Climate meeting focuses on sharing green technology

WASHINGTON — President Bush’s climate meeting opened Thursday with its main problem on full display: The biggest polluters — industrialized and developing nations alike — say their economies are more important than global warming.

Not for the richest nations, retort Europeans, the United Nations and some developing nations.

Treasury Secretary Henry Paulson, anticipating such divisions, urged all sides to work together to “accelerate the prospects” of a U.N.-led solution later this year at talks in Bali, Indonesia.

“Pitting the developed and the developing countries against each other will not lead to economic development and environmental sustainability,” he said in remarks prepared for Thursday night. “We must tear down artificial barriers that impede the spread of today’s clean technologies. There is no moral or economic reason for tariffs or nontariff barriers on environmental goods or services.”

The U.S. talks, following on the heels of the United Nations’ climate gathering Monday, is an attempt to influence what happens after 2012, when the U.N.-brokered Kyoto Protocol mandating greenhouse gas cuts by industrial nations expires. The emphasis, as with much of Bush’s climate approach, is on sharing green technology.

Secretary of State Condoleezza Rice called for a solution “that does not starve economies of the energy they need to grow and that does not widen the already significant income gap between developed and developing nations.”

But she left it to nations to set their own goals and priorities.

“Let me emphasize that this is not a one-size-fits-all effort,” Rice said at the start of a two-day climate meeting called by Bush. “Though united by common goals and collective responsibilities, all nations should tackle climate change in the ways that they deem best.”

Rice also called for nations to “cut the Gordian Knot of fossil fuels, carbon emissions, and economic activity.”

WHAT THIS EXERCISE ASKS:
A – According to the climate meeting article, in what year does the Kyoto Protocol expire?
B – Based on the climate meeting article, why did Henry Paulson urge all sides to work together?

Dataset items:
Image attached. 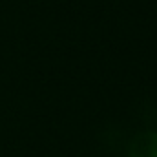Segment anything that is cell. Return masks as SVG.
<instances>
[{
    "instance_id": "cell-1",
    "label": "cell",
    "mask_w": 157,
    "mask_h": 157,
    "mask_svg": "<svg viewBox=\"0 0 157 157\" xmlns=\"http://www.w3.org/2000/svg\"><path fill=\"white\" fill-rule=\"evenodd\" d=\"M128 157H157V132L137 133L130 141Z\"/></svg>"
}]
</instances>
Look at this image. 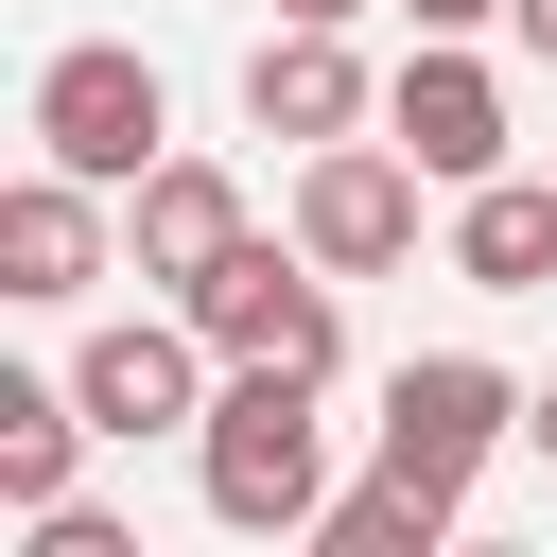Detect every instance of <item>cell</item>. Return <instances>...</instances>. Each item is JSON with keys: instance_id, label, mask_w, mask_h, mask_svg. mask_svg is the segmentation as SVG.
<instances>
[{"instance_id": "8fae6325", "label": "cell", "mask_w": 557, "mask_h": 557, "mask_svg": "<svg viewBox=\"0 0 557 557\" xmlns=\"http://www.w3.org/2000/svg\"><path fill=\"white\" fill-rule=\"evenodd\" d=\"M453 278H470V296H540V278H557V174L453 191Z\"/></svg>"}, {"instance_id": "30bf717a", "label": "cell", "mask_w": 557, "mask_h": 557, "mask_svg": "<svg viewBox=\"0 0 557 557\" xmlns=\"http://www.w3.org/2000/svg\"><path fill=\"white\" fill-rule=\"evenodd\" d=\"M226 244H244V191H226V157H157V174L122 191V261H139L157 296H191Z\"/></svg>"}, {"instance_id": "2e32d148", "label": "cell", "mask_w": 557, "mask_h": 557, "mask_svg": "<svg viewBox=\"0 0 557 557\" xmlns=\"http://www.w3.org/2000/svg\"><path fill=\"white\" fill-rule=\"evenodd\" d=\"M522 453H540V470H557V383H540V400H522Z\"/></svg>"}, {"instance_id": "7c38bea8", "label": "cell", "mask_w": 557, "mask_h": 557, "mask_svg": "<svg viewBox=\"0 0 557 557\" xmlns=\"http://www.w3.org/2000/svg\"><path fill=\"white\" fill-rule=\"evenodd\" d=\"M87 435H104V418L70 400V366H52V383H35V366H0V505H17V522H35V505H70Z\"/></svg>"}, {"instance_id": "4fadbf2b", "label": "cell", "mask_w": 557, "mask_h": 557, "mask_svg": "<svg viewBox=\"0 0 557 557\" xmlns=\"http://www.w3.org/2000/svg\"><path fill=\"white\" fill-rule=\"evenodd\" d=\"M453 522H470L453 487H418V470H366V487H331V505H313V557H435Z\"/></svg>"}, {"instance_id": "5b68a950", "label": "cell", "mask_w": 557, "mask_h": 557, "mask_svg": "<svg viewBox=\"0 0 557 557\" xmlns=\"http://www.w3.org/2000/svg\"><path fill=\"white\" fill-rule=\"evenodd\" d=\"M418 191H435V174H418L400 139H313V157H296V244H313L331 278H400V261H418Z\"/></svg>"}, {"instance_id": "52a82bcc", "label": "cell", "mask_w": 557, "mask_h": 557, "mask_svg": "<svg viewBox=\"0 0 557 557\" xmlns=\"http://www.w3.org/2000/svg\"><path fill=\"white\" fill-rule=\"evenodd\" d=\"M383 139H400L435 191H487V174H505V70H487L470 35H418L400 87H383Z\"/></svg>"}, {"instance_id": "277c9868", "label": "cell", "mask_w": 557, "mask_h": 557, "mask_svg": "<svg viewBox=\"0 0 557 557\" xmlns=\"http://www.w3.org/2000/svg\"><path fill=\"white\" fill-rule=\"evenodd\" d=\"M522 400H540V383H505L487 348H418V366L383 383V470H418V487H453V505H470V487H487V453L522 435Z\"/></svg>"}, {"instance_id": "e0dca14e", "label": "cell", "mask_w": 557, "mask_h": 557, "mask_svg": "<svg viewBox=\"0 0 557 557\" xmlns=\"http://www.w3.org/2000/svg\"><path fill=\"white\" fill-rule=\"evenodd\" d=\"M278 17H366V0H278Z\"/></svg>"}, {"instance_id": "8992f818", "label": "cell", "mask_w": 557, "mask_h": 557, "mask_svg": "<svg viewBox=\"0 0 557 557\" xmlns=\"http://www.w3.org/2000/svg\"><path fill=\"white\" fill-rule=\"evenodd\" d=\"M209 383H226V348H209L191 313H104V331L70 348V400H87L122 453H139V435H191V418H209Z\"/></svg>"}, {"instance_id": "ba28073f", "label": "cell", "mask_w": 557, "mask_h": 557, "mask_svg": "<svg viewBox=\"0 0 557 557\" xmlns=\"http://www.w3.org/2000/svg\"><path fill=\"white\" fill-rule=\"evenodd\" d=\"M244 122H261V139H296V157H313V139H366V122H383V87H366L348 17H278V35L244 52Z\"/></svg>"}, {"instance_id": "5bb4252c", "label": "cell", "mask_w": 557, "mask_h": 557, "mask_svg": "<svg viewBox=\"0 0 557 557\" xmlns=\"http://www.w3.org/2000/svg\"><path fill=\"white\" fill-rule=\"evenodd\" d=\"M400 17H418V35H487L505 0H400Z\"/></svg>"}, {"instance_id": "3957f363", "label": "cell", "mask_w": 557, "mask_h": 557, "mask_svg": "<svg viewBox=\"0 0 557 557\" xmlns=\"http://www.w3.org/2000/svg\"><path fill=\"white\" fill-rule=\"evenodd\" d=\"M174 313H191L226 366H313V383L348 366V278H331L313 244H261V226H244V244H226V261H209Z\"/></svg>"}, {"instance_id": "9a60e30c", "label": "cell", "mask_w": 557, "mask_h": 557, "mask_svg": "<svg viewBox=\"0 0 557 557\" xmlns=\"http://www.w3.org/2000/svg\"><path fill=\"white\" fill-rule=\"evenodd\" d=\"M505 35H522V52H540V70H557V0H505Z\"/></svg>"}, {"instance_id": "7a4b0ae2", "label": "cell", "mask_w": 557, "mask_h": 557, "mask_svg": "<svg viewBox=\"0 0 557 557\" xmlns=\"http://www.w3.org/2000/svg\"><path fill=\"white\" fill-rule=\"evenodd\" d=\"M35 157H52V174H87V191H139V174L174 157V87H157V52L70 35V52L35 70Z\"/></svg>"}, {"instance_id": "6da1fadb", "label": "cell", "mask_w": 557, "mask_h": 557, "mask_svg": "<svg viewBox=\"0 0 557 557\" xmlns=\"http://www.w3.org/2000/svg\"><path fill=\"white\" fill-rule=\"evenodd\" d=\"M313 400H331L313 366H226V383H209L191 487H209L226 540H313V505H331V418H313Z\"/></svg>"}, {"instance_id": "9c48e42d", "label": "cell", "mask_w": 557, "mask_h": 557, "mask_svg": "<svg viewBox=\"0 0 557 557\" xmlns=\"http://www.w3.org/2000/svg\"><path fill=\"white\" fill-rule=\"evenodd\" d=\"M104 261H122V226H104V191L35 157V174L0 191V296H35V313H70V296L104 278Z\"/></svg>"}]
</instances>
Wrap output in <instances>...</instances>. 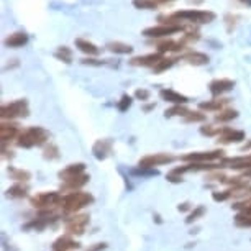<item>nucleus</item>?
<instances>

TASK-BY-TASK ANSWERS:
A – 2012.

B – He anticipated divisions over whether economies matter more than global warming. In his view, pitting developed and developing countries against each other would not lead to economic development and environmental sustainability.